Does success in business require you to take outsized risk? Do you need to max out your credit cards, leverage your house and put your whole life in the hands of fate in order to achieve your dream? That’s been the mythology built around American entrepreneurship, but in this week’ s issue of the New Yorker, bestselling author Malcolm Galdwell dispels this mistaken notion by demonstrating how true entrepreneurial success is actually the result of assiduously removing risk from the equation.

Galdwell focuses on two every different personalities- Ted Turner, the hard drinking, carousing, Captain Courageous of America’s Cup fame who made billions in media and John Paulson, the frugal (he still takes New York city bus to work), Queens born and raised hedge fund manager who made billions of dollars shorting sub-prime debt in 2007 and 2008.

At first glance Turner, appears to be the antithesis of a sober, cautious, risk averse businessman. With his outrageous antics, and instinct for showmanship the “Mouth from the South” is the poster child for the idea of a rebel entrepreneur — a man who bucked the system, risked everything and came out on top. Underneath it all however, Turner turns out to be one of the most conservative businessmen on the planet, never willing to pay a dime if he can get something for a nickel.

Galdwell tells the story of how Turner was able to buy the Atlanta Braves in the early 1970’s. At that time Turner owned a small UHF station that broadcast Braves away games. The team was a money loser and the owners wanted to sell it for 10 Million dollars. Turner convinced them to take a 10 year payout at 1 million per year – but here is the kicker Turner was already paying the Braves $600,000 per year in broadcast fees, so effectively he bought the whole team for just $400,000 more per year allowing him to broadcast all 162 games of the season, receive substantial ad revenue in return and own the sports franchise outright to boot.
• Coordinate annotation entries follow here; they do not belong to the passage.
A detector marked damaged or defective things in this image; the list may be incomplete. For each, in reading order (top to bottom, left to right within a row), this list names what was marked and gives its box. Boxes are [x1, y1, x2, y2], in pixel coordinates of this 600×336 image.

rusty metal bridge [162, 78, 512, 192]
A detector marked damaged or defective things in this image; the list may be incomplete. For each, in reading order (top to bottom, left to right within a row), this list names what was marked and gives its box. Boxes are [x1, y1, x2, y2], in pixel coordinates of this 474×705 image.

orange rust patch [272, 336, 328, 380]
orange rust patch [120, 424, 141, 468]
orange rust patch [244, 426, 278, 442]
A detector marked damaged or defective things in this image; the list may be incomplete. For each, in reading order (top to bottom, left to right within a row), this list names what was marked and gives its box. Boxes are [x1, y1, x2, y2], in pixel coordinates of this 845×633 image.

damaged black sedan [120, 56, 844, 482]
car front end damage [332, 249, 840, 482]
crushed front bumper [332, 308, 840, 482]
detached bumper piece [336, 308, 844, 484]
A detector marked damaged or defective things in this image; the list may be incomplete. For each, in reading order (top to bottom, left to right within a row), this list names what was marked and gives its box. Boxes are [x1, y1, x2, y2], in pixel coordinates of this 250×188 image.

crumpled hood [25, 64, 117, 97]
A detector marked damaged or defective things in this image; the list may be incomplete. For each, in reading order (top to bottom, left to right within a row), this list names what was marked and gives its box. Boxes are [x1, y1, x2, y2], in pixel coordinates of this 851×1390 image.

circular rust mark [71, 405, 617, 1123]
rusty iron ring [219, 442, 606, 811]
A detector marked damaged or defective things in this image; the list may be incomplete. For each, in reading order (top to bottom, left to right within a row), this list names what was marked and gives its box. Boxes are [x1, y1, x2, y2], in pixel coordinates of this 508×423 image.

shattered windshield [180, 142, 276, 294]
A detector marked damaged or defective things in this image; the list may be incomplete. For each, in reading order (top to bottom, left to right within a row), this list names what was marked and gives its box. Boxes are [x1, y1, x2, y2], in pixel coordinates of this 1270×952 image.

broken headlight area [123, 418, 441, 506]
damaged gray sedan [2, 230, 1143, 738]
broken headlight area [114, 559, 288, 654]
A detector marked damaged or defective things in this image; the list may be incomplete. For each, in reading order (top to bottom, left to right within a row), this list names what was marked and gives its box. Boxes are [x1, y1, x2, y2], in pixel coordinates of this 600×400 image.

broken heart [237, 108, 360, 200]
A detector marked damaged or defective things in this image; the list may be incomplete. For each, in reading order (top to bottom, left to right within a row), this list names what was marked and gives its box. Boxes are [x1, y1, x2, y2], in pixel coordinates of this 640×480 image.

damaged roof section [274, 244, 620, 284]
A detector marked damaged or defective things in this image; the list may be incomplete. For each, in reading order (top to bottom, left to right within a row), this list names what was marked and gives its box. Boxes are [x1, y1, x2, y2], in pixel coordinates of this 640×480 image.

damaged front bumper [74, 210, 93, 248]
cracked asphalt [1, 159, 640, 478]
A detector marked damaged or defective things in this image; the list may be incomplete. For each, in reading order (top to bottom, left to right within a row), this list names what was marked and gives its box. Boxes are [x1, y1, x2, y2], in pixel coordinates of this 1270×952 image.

Paulson though diametrically opposite from Turner in personality shared the same careful mindset. In 2006 his research showed that the sub-prime debt instruments which were exploding at the time, could be vulnerable to a sell off. Paulson’s key insight came from the realization that the housing market did not need to decline- it simply needed to level out in order to cause a steep slide in many of the subprime securities because most of the mortgages were financed not on the assumption that the owners would be able to service the debt, but on the notion that they would be able quickly refinance them as housing equity grew.

However, even armed with this knowledge Paulson did not immediately dive into the market. Instead he explored the landscape and was astounded to find out that the CDS market was charging only 0.5% to 1% premium per year to insure this essentially worthless debt. But the story gets better. The CDS settlement mechanics required Paulson to pay his premiums only once at the end of each year. That meant that he could park his money in short term Treasuries and collect interest on his capital while still holding his bearish bets. In short, his actual net cash outlay was only half the amount of premium paid which were miniscule to begin with.

To us as traders, the lessons of Galdwell’s story are clear. Although we are traders, not investors and do not have the luxury nor the time to create the customized, highly asymmetric bets of Turner and Paulson, we can still learn from their actions. Success in trading like in all business rests not on the idea of taking risk, but on the notion of removing it as much as possible. To be sure, there are some risks that are unavoidable and you must be prepared to assume them if you want to trade, but many risks can be eliminated through careful selection and research. That why K and I spend countless hours trying to understand what can go wrong with our trades rather than focus on what can go right. In trading as in business if you take care of the downside, the upside will take care of itself.